• DO THIS: Extend the passage below on radiative forcing from aircraft water vapor, starting right after its final sentence about the projected HSCT fleet.

• TEXT SEGMENT:

[start]

6.3.5. Radiative Forcing for H2O
Water vapor is a potent greenhouse gas that is highly variable in the troposphere,
with a short average residence time controlled by the hydrological cycle. In
the stratosphere, the slow turnover of air and extreme dryness make precipitation
and clouds a rare phenomena, leading to smoothly varying concentrations ranging
from 3 to 6 ppmv as CH4 is oxidized to H2O
(Dessler et al., 1994; Harries et al., 1996). The contribution of aircraft to
atmospheric H2O is directly from the H in the fuel (assumed
to be 14% by mass). Most of the subsonic fleet's fuel is burned in the troposphere,
where this additional source of water is swamped by the hydrological cycle.
A smaller fraction is released in the stratosphere, where longer residence times
may lead to greater accumulation. However, because flight routes are close to
the tropopause and reach at most into the lowermost stratosphere, this effluent
is rapidly returned to the troposphere with little expected accumulation (Holton
et al., 1995; see also Section 3.3.4).
Although the uncertainty of predicting the current subsonic RF for water vapor
is large-a factor of 3-the absolute number in 1992 is estimated to be sufficiently
small, +0.0015 W m-2, making this factor a minor uncertainty
in subsonic climate forcing. It is assumed that this value scales linearly with
fuel use (see Table 6-1). This value is consistent
with earlier studies: Schumann (1994) and Fortuin et al. (1995) estimated that
present air traffic enhances background H2O by less than
1.5% for regions most frequently used by aircraft; likewise, Ponater et al.
(1996) and Rind et al. (1996) used GCM studies to conclude that the direct radiative
effect on the climate of water vapor emissions from 1992 air traffic is negligibly
small.
The projected HSCT fleet, however, would cruise at 20-km altitude and build
up much greater H2O enhancements in the stratosphere.

[end]

• ENTRIES PROVIDED:
[start]

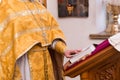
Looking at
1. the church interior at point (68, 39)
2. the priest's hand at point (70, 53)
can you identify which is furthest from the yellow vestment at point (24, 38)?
the priest's hand at point (70, 53)

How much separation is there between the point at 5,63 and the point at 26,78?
14 cm

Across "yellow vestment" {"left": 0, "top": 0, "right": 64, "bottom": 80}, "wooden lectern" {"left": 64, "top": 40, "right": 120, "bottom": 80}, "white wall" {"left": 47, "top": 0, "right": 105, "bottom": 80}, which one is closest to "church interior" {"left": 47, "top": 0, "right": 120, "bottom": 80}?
"white wall" {"left": 47, "top": 0, "right": 105, "bottom": 80}

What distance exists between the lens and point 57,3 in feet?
8.55

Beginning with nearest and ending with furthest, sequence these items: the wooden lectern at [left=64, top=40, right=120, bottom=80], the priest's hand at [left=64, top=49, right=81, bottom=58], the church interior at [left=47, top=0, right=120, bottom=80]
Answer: the wooden lectern at [left=64, top=40, right=120, bottom=80], the priest's hand at [left=64, top=49, right=81, bottom=58], the church interior at [left=47, top=0, right=120, bottom=80]

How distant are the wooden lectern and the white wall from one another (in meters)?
1.57

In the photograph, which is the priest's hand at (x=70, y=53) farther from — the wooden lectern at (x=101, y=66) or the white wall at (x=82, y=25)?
the white wall at (x=82, y=25)

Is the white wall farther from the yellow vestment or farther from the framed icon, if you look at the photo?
the yellow vestment

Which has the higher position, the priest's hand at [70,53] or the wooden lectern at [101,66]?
the wooden lectern at [101,66]

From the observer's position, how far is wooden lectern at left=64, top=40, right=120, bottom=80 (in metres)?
0.86

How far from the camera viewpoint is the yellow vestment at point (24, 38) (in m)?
1.34

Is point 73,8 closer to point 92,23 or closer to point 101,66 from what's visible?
point 92,23

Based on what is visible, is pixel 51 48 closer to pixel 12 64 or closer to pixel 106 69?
pixel 12 64

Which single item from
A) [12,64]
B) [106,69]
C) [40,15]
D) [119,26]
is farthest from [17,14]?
[119,26]

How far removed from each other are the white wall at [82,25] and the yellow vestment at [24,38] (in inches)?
44.4
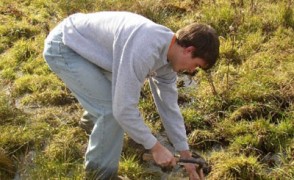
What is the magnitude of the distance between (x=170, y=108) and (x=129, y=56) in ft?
2.54

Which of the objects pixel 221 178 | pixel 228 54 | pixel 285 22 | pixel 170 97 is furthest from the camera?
pixel 285 22

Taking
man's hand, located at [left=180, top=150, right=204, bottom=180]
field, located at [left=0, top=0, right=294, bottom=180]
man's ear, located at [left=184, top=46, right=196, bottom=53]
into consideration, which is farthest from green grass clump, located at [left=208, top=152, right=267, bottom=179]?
man's ear, located at [left=184, top=46, right=196, bottom=53]

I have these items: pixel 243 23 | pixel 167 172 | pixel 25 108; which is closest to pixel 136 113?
pixel 167 172

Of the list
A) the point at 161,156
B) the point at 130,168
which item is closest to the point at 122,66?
the point at 161,156

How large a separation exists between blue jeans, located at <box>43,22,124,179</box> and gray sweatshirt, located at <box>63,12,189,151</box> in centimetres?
10

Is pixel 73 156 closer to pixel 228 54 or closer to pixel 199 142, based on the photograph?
pixel 199 142

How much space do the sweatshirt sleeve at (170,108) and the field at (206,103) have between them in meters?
0.52

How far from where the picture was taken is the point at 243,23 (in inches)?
229

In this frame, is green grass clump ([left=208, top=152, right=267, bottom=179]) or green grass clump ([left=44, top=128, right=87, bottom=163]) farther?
green grass clump ([left=44, top=128, right=87, bottom=163])

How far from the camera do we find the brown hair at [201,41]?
9.05 ft

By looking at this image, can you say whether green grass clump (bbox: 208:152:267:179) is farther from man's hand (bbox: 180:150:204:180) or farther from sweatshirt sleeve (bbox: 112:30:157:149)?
sweatshirt sleeve (bbox: 112:30:157:149)

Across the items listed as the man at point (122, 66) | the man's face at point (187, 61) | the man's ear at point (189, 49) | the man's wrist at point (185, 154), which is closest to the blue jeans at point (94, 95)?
the man at point (122, 66)

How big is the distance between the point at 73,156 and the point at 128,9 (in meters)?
3.05

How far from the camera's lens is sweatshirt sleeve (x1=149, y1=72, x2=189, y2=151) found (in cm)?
330
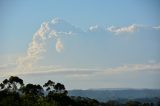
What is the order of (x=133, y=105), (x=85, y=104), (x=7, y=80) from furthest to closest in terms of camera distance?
(x=133, y=105) → (x=85, y=104) → (x=7, y=80)

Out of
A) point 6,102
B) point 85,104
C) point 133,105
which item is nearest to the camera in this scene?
point 6,102

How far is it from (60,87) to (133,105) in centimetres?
6942

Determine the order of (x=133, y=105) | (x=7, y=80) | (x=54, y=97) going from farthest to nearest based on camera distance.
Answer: (x=133, y=105) < (x=7, y=80) < (x=54, y=97)

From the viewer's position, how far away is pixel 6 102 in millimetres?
80750

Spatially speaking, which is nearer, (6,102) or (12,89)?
(6,102)

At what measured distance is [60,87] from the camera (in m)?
112

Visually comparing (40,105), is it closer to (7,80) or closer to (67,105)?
(67,105)

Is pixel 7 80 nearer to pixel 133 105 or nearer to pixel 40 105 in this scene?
pixel 40 105

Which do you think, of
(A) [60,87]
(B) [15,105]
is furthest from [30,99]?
(A) [60,87]

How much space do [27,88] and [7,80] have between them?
559cm

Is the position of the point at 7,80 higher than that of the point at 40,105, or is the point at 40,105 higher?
the point at 7,80

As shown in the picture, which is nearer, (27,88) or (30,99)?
(30,99)

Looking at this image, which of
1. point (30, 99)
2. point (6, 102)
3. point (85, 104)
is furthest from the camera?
point (85, 104)

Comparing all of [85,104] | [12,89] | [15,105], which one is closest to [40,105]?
[15,105]
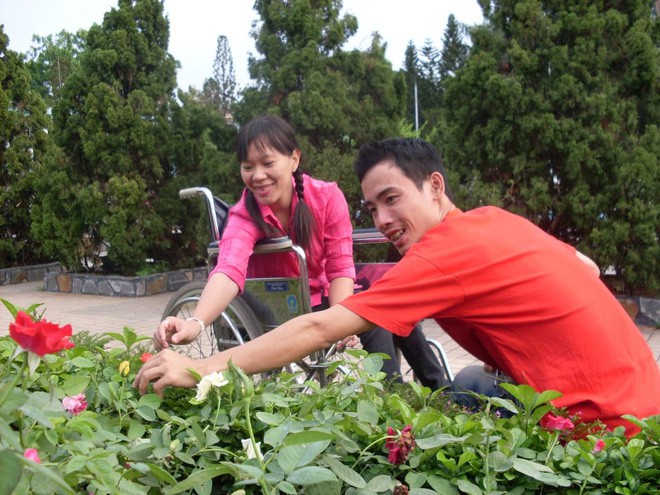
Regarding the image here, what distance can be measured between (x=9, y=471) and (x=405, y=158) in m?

[end]

• TASK ANSWER:
The stratospheric models described in Chapter 4 predicted
excess stratospheric water vapor from an HSCT fleet of 500 aircraft (designated
HSCT(500) in Table 6-1). This perturbation is difficult
to calculate, and the likely (2/3 probability) range includes a factor of 2
higher and lower. Furthermore, RF modeling of this stratospheric H2O
perturbation adds further uncertainty, as indicated in Table
6-1. All results suggest that this effect is the dominant HSCT climate impact,
with RF equal to +0.05 (0.017 to 0.15) W m-2 for 500
aircraft, increasing to +0.10 (0.03 to 0.30) W m-2 for
a mature fleet of 1,000 aircraft (HSCT(1000)). Although it takes several years
to accumulate this excess stratospheric water vapor, it is assumed that this
RF is instantaneously proportional to the HSCT fleet size.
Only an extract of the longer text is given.